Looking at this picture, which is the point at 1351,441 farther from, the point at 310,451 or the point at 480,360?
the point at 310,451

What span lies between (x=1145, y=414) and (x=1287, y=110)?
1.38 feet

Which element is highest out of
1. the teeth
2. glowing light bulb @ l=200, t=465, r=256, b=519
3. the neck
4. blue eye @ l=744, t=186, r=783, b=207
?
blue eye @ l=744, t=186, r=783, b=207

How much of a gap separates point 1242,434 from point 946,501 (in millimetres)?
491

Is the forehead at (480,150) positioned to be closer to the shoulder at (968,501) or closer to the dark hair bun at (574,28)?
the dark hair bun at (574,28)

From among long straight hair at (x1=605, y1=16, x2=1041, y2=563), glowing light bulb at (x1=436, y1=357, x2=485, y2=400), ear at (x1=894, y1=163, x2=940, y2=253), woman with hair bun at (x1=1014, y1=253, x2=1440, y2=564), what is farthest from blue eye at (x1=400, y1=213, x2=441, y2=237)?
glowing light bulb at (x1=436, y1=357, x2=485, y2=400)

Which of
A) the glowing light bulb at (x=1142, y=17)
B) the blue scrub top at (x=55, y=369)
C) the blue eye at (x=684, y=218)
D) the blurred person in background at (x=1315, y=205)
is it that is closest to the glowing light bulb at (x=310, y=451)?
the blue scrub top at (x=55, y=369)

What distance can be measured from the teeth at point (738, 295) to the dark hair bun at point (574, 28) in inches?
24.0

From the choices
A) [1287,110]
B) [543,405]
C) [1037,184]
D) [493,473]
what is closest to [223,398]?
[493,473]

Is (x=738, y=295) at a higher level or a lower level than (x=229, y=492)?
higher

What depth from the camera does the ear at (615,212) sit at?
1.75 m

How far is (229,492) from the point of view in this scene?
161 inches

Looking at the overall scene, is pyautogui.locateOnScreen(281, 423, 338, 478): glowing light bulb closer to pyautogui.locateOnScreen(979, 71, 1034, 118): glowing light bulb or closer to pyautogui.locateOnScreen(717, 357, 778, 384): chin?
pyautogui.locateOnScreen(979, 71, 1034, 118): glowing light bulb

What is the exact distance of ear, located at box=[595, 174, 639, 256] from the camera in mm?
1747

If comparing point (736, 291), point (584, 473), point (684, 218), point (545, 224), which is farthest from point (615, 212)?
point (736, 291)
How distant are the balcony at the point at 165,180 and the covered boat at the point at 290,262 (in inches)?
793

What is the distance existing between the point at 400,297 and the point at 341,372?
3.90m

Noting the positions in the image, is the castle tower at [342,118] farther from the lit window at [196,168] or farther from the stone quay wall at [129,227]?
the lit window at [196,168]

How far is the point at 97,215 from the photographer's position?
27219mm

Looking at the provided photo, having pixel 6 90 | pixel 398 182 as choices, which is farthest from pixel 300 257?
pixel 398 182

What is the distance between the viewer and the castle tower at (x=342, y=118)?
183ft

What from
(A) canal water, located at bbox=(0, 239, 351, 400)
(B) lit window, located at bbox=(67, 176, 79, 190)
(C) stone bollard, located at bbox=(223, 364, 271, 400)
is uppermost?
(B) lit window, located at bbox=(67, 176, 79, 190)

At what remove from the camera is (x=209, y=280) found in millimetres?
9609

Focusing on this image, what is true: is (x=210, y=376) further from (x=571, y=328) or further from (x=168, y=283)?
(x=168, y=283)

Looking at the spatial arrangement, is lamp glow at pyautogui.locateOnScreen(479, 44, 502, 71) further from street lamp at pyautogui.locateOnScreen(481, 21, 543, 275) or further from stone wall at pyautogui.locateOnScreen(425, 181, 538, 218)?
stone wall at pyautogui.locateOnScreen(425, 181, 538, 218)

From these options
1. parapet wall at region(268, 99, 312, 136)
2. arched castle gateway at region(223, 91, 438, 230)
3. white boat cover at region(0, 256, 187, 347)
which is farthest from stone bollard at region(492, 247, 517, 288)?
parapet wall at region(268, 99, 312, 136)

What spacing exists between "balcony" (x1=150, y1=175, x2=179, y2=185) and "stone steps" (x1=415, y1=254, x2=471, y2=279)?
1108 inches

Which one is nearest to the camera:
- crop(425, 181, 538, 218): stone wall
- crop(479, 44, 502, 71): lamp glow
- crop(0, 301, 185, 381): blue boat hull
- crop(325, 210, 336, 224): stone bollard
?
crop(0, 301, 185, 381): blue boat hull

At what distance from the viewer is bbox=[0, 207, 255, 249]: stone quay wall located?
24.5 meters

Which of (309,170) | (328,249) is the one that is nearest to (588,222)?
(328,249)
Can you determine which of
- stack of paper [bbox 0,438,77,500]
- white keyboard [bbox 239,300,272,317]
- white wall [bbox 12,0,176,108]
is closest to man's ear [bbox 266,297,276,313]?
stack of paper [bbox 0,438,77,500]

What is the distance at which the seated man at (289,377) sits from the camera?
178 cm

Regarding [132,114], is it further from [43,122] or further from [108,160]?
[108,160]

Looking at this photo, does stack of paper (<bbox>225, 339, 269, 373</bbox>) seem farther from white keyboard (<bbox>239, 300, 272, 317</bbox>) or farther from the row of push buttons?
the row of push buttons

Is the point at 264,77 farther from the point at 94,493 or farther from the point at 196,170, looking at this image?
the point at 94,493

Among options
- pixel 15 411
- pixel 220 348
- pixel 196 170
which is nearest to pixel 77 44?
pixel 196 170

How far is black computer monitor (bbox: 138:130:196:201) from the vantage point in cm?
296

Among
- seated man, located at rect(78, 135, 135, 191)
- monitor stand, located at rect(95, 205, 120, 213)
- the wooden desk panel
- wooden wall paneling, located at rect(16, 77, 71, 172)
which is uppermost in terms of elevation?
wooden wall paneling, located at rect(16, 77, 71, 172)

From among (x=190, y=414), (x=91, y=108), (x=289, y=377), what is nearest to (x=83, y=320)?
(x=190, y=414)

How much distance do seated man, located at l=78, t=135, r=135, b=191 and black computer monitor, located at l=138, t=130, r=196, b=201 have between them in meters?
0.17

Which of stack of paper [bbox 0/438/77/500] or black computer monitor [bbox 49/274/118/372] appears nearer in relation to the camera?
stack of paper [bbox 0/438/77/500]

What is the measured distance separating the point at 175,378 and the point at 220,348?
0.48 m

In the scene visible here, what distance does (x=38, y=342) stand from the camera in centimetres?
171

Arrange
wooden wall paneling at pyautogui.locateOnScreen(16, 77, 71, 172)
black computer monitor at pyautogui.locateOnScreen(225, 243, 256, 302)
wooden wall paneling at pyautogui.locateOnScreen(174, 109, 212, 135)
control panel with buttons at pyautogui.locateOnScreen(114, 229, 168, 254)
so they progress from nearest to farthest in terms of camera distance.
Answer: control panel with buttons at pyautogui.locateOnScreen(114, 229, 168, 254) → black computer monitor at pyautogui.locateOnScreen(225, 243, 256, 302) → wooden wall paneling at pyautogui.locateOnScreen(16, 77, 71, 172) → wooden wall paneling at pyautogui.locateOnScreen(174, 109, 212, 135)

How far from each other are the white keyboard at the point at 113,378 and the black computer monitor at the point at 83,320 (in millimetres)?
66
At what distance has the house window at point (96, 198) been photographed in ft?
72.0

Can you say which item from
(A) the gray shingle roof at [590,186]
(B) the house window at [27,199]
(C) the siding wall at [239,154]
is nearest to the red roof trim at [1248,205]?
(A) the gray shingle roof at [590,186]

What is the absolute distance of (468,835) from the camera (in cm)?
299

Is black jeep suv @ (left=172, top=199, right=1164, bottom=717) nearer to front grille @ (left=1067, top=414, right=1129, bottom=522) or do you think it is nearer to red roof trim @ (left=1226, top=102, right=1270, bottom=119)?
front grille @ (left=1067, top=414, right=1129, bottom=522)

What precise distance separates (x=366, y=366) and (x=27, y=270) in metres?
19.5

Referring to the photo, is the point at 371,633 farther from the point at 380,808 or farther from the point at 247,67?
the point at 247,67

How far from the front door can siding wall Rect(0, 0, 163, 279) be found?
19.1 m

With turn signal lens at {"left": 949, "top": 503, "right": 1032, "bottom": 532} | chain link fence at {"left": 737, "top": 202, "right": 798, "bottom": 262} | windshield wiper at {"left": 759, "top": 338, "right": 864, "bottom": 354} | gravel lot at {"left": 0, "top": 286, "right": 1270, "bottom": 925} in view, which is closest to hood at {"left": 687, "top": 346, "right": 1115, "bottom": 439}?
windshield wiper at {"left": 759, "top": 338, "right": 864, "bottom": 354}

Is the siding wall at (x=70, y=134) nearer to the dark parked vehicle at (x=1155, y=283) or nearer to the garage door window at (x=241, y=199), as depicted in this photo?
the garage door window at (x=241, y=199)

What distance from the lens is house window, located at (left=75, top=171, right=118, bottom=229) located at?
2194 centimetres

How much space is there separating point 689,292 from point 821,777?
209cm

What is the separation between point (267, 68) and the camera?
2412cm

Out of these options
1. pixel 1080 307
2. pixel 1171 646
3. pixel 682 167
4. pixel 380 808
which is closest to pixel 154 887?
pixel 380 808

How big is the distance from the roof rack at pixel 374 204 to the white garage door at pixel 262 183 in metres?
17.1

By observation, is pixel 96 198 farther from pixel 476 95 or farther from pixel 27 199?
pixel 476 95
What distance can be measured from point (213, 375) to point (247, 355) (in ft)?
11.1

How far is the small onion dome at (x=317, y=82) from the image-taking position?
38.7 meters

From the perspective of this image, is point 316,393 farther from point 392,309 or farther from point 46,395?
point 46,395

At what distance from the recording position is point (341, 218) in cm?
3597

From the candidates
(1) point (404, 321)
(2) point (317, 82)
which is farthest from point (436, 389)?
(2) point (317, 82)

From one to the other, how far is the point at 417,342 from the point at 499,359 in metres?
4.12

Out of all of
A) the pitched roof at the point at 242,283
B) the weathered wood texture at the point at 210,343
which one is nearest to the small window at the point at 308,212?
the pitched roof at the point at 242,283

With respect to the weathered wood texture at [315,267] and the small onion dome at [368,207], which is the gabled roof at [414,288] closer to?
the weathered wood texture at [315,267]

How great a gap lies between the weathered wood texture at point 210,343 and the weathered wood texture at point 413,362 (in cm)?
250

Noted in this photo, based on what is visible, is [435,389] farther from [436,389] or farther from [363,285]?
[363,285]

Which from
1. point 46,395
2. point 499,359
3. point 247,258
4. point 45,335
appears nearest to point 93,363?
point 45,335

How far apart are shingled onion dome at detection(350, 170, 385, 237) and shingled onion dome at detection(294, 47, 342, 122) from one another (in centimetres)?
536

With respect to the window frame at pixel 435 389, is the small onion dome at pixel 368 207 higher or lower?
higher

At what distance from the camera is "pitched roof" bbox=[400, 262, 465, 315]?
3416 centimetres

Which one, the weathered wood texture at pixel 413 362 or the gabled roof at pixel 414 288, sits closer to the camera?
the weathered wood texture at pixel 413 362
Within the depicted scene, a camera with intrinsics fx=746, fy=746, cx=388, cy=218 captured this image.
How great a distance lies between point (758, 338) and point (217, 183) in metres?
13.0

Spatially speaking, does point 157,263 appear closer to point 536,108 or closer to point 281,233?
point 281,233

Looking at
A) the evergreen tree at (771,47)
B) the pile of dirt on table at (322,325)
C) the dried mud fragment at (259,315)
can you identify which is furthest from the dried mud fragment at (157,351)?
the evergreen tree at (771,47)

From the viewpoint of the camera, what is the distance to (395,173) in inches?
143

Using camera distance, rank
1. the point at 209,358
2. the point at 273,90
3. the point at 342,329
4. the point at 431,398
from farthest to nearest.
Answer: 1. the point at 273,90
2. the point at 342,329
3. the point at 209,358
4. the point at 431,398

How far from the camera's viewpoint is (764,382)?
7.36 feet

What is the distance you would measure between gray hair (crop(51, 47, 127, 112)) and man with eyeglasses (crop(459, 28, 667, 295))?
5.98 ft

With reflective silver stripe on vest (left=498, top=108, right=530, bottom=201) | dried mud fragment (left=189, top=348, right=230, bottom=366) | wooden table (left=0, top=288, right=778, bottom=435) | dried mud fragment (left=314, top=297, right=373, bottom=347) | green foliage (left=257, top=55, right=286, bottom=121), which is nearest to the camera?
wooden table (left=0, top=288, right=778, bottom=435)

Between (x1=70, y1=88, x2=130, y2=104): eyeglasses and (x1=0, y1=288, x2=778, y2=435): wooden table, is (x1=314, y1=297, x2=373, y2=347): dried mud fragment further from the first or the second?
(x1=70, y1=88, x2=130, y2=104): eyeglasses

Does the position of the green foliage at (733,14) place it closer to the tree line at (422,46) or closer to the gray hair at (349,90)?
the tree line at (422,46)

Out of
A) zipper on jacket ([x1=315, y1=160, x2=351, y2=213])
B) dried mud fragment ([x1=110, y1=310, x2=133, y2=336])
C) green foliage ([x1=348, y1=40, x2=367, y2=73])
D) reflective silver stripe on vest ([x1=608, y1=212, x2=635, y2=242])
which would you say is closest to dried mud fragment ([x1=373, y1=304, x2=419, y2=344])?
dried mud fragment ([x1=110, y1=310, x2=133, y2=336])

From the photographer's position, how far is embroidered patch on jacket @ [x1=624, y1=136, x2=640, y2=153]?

○ ○ ○ ○ ○ ○ ○

→ What to do: Copy out exactly the lines running from the line with "With reflective silver" to the end of the records, inclusive.

→ Output for this task:
With reflective silver stripe on vest (left=498, top=108, right=530, bottom=201) | dried mud fragment (left=189, top=348, right=230, bottom=366) | wooden table (left=0, top=288, right=778, bottom=435) | dried mud fragment (left=314, top=297, right=373, bottom=347) | green foliage (left=257, top=55, right=286, bottom=121), which is nearest to the camera?
wooden table (left=0, top=288, right=778, bottom=435)

Between (x1=70, y1=88, x2=130, y2=104): eyeglasses and (x1=0, y1=288, x2=778, y2=435): wooden table, is (x1=314, y1=297, x2=373, y2=347): dried mud fragment further from the first or the second?
(x1=70, y1=88, x2=130, y2=104): eyeglasses

Does the position of the green foliage at (733,14) place it closer to the tree line at (422,46) or closer to the gray hair at (349,90)?
the tree line at (422,46)

Out of
A) zipper on jacket ([x1=315, y1=160, x2=351, y2=213])
B) dried mud fragment ([x1=110, y1=310, x2=133, y2=336])
C) green foliage ([x1=348, y1=40, x2=367, y2=73])
D) reflective silver stripe on vest ([x1=608, y1=212, x2=635, y2=242])
which would you say is closest to dried mud fragment ([x1=373, y1=304, x2=419, y2=344])?
dried mud fragment ([x1=110, y1=310, x2=133, y2=336])

From the photographer's position, how far is embroidered patch on jacket @ [x1=624, y1=136, x2=640, y2=153]?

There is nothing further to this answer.